• **GIVEN INSTRUCTION 1**:
In the Fort Worth Texas thread, who is said to often know which companies repackage chemicals?
• **GIVEN INSTRUCTION 2**:
For each statement below, state whether the Fort Worth Texas thread agrees with it. Answer yes or no, and quote the deciding words of the thread.
(a) One reply suggests calling companies listed under "chemicals" or "lab supplies" in the yellow pages.
(b) Lou advises registering guns with the state.
(c) The repackaging companies sell only chemicals.
• **GIVEN INSTRUCTION 3**:
Write out the Fort Worth Texas thread word for word, everything from "I would start" down to "Lou (Mar 15, 2010)".

• **SOURCE TEXT**:
((

# Fort Worth Texas



## erogers36 (Mar 15, 2010)

looking for members in fort worth Texas

Where to find nitric


----------



## goldsilverpro (Mar 15, 2010)

I would start calling companies listed under "chemicals" and/or "lab supplies" in the yellow pages (try to weed out those that sell cleaning chemicals). For the best prices, what you're looking for is a company that repackages technical grade chemicals into smaller quantities. In about every large city, there's someone that does this. The hard part is finding them. Often, the salesmen for the large chemical companies, such as Univar, know who these re-packaging companies are. When their customers only need a small amount of some certain chemical, they often send them to these re-packaging companies. Often, these companies cater to hobbyists and also sell glassware, etc.


----------



## Lou (Mar 15, 2010)

Good luck with that since you're in Texas. Make sure you register your glassware and chemicals (but forget about your guns) with the state.


----------



## erogers36 (Mar 15, 2010)

Lou said:


> Good luck with that since you're in Texas. Make sure you register your glassware and chemicals (but forget about your guns) with the state.

))

• **EXTRACTED MATERIAL**:
((

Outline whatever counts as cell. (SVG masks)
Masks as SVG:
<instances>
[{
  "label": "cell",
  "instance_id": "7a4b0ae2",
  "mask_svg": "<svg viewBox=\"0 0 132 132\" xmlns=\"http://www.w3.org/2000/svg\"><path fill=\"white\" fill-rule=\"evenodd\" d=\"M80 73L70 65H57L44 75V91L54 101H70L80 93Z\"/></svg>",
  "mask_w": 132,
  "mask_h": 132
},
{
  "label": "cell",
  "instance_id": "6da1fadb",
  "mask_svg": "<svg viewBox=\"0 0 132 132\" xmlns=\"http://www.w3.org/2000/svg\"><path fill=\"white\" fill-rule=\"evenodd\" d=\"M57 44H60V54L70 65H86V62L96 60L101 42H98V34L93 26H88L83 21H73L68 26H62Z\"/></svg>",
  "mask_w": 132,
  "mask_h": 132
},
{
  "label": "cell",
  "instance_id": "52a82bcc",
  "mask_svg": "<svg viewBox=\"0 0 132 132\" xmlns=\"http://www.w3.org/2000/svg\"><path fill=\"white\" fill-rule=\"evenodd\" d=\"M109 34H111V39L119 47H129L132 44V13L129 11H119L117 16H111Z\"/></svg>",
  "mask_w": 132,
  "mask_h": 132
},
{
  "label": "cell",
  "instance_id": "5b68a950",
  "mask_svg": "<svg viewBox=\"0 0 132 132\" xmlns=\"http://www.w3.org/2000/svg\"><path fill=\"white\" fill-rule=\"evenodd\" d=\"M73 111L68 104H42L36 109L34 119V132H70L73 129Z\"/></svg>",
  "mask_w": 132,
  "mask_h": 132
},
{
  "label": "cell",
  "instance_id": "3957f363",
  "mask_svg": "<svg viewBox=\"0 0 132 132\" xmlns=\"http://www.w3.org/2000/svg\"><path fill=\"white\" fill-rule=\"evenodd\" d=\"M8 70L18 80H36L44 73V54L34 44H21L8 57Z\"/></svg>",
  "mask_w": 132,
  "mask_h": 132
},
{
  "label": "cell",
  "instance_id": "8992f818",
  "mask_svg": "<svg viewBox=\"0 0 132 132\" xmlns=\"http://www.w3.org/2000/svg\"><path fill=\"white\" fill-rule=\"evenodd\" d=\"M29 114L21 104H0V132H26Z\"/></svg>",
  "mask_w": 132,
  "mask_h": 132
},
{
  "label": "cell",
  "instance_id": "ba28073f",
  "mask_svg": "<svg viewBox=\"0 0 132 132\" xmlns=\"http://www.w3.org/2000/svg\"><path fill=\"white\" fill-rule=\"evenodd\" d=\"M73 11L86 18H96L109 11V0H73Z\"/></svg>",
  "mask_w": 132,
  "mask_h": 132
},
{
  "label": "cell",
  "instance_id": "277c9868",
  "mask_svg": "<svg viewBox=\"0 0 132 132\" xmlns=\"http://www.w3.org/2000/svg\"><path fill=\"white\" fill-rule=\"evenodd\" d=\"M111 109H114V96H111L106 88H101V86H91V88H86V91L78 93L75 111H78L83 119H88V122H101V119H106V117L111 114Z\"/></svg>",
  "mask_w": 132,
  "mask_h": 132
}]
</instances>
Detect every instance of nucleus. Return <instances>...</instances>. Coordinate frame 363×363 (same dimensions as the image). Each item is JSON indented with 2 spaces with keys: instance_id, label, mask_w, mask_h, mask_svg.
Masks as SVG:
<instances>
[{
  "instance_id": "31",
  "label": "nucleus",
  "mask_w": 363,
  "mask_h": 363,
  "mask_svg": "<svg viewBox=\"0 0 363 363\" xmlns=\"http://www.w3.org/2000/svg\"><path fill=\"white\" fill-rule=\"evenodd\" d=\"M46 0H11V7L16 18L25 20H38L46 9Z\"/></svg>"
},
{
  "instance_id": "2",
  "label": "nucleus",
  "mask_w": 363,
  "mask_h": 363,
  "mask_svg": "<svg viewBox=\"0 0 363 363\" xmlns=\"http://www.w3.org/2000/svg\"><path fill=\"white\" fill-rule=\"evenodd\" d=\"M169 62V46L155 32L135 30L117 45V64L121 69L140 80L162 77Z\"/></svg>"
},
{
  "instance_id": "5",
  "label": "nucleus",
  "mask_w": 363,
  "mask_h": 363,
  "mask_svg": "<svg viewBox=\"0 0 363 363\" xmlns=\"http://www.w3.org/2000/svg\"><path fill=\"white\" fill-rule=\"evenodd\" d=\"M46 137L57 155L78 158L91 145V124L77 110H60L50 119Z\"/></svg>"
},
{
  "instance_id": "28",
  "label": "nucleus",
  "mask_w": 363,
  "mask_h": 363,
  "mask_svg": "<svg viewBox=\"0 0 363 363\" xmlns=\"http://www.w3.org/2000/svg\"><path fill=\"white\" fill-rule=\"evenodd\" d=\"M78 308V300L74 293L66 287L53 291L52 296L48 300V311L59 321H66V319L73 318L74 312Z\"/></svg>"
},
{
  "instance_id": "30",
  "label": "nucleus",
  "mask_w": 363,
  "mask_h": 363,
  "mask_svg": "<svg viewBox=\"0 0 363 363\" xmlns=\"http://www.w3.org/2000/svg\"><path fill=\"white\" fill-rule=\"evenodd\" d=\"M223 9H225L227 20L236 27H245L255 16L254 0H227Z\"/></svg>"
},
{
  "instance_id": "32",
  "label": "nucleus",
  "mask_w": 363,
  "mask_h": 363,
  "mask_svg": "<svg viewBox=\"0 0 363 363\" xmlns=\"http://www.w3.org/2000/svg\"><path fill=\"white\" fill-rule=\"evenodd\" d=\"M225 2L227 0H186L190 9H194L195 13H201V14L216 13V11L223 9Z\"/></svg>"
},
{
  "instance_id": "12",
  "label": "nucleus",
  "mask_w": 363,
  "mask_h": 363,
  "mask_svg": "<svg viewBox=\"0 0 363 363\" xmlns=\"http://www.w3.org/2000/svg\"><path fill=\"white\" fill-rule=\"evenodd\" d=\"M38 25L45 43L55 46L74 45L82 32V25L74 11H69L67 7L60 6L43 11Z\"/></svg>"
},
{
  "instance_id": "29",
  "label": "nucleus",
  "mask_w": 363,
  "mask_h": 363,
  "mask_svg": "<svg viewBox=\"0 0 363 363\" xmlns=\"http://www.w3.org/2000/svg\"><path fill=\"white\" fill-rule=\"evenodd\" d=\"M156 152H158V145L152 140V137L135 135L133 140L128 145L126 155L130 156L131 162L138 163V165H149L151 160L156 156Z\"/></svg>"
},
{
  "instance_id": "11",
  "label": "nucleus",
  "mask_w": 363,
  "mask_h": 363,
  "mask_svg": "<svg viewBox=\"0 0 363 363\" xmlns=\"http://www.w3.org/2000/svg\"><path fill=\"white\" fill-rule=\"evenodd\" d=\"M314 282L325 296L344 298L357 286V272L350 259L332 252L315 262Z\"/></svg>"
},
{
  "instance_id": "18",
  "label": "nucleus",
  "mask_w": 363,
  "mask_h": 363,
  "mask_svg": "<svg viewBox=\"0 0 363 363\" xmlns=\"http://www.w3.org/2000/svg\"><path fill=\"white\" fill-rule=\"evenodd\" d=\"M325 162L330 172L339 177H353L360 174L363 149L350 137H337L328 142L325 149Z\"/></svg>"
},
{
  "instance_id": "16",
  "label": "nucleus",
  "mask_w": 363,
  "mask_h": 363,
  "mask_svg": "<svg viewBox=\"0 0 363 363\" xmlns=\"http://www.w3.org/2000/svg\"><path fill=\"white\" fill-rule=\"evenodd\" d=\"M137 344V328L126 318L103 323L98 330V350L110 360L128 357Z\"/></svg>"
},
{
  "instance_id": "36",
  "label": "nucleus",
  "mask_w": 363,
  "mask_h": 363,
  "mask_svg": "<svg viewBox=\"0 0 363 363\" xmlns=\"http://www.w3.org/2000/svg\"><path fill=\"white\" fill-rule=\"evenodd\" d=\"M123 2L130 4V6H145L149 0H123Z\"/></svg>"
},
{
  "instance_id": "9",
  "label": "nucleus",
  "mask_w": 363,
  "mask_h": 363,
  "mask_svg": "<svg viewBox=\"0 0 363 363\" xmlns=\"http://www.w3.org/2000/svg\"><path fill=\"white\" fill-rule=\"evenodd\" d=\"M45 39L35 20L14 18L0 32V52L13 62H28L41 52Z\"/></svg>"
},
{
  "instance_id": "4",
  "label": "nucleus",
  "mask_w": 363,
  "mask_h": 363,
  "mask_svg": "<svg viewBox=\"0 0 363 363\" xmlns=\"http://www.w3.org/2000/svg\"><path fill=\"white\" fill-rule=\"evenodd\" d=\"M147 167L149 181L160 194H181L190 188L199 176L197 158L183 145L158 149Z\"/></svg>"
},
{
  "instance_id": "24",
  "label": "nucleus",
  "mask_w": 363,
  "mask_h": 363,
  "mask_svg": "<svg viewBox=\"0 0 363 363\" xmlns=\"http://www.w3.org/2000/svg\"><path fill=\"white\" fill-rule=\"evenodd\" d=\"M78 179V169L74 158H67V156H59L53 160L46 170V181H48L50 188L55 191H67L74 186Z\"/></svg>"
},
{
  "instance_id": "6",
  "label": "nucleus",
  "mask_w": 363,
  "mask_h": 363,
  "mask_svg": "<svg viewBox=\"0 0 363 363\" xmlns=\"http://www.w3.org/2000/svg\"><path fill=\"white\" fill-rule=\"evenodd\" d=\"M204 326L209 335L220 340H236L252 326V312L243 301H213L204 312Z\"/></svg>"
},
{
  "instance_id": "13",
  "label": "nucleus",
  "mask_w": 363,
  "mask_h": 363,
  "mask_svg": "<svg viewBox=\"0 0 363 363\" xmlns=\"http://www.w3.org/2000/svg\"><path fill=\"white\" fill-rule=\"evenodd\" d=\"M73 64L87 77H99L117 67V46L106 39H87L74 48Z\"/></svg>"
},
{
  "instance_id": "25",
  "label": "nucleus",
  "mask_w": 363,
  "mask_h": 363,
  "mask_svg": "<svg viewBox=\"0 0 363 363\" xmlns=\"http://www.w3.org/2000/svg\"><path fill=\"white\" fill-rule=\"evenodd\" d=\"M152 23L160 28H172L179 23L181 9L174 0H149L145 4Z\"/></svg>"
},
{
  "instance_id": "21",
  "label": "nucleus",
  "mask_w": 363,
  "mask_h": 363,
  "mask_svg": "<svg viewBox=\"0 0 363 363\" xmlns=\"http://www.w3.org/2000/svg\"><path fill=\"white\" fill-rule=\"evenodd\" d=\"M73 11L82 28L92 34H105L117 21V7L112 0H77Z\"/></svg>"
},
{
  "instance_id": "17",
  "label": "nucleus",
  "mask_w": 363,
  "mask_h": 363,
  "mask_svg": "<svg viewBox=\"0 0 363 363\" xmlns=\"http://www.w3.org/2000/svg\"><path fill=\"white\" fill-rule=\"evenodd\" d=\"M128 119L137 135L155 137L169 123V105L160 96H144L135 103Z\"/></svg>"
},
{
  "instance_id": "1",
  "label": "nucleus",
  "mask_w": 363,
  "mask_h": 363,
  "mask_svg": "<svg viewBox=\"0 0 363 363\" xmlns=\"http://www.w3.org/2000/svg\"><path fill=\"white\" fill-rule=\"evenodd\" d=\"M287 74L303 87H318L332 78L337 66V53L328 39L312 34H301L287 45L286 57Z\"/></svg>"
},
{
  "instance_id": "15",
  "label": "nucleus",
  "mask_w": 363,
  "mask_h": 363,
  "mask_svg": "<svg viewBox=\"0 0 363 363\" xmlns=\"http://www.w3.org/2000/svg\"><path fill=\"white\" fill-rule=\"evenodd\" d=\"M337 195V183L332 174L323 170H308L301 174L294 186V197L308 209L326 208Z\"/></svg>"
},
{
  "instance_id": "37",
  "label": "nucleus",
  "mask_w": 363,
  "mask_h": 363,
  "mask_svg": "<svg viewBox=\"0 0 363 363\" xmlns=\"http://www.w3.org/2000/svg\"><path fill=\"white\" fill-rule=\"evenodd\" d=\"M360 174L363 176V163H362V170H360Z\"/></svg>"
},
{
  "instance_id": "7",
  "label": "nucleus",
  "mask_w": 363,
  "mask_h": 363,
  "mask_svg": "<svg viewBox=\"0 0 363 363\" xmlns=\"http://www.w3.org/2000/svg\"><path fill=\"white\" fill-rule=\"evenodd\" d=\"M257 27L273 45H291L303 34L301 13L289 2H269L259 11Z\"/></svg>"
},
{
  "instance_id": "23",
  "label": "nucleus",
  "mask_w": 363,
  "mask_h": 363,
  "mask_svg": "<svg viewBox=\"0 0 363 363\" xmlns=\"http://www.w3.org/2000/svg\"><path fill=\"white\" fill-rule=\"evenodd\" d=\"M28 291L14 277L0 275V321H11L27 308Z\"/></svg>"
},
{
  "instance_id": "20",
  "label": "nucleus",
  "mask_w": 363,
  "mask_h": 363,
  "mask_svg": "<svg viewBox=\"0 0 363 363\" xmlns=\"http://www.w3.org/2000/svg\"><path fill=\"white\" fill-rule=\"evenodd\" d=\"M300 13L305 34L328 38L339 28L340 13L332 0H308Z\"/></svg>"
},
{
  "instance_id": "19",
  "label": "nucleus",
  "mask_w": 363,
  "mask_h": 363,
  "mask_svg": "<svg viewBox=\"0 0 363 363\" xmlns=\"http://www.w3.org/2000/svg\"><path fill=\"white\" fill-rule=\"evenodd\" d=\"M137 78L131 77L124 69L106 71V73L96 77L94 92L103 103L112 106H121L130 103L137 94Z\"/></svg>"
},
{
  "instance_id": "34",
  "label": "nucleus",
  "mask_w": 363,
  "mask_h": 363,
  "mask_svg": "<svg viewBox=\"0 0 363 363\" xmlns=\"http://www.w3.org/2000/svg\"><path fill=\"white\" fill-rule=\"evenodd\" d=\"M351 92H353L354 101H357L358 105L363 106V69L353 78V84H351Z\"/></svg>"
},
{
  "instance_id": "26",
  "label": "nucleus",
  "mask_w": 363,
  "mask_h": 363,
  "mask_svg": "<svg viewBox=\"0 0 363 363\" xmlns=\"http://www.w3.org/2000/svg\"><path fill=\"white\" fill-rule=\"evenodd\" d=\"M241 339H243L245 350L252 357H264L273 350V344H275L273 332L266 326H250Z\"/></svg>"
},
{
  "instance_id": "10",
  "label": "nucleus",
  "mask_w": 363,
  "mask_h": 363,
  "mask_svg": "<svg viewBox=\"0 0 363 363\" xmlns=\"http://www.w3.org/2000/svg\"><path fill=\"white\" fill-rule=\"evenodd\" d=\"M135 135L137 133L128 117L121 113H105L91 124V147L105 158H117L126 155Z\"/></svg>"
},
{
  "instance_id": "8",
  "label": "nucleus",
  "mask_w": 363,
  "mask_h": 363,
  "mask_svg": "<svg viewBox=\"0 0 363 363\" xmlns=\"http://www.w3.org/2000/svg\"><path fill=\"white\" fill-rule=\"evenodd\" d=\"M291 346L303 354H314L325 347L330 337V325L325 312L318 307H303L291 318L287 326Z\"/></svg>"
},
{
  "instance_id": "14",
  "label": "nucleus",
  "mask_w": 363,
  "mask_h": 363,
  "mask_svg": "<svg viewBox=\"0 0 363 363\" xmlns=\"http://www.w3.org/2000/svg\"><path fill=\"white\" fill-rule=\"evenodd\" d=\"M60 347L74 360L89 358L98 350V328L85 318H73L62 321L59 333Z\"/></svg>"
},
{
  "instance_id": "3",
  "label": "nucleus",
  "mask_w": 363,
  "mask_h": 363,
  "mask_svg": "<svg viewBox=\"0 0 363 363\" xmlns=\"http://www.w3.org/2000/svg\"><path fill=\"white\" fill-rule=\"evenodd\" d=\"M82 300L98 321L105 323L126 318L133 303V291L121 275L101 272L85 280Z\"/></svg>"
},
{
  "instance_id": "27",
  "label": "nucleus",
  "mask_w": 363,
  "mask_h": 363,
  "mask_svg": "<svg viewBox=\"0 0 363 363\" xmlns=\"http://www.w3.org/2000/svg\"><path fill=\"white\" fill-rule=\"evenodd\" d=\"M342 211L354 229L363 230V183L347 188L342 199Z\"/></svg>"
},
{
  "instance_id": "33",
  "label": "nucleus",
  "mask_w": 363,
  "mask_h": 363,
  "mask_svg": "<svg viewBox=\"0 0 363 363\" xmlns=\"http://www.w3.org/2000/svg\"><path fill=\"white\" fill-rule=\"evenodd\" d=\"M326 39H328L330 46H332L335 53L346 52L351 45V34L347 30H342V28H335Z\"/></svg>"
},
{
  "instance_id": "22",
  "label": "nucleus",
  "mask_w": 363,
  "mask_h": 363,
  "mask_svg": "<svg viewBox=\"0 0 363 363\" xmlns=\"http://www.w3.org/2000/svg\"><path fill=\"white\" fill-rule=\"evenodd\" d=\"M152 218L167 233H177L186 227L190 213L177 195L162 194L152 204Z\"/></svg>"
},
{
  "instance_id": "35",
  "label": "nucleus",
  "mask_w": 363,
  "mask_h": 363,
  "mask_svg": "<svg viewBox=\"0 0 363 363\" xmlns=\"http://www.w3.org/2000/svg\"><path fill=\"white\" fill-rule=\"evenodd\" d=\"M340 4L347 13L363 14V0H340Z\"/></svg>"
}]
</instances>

))

• **SOLUTION 1**:
The salesmen for the large chemical companies, such as Univar.

• **SOLUTION 2**:
(a) Yes: "I would start calling companies listed under "chemicals" and/or "lab supplies" in the yellow pages"
(b) No: "(but forget about your guns)"
(c) No: "Often, these companies cater to hobbyists and also sell glassware, etc."

• **SOLUTION 3**:
I would start calling companies listed under "chemicals" and/or "lab supplies" in the yellow pages (try to weed out those that sell cleaning chemicals). For the best prices, what you're looking for is a company that repackages technical grade chemicals into smaller quantities. In about every large city, there's someone that does this. The hard part is finding them. Often, the salesmen for the large chemical companies, such as Univar, know who these re-packaging companies are. When their customers only need a small amount of some certain chemical, they often send them to these re-packaging companies. Often, these companies cater to hobbyists and also sell glassware, etc.


----------



## Lou (Mar 15, 2010)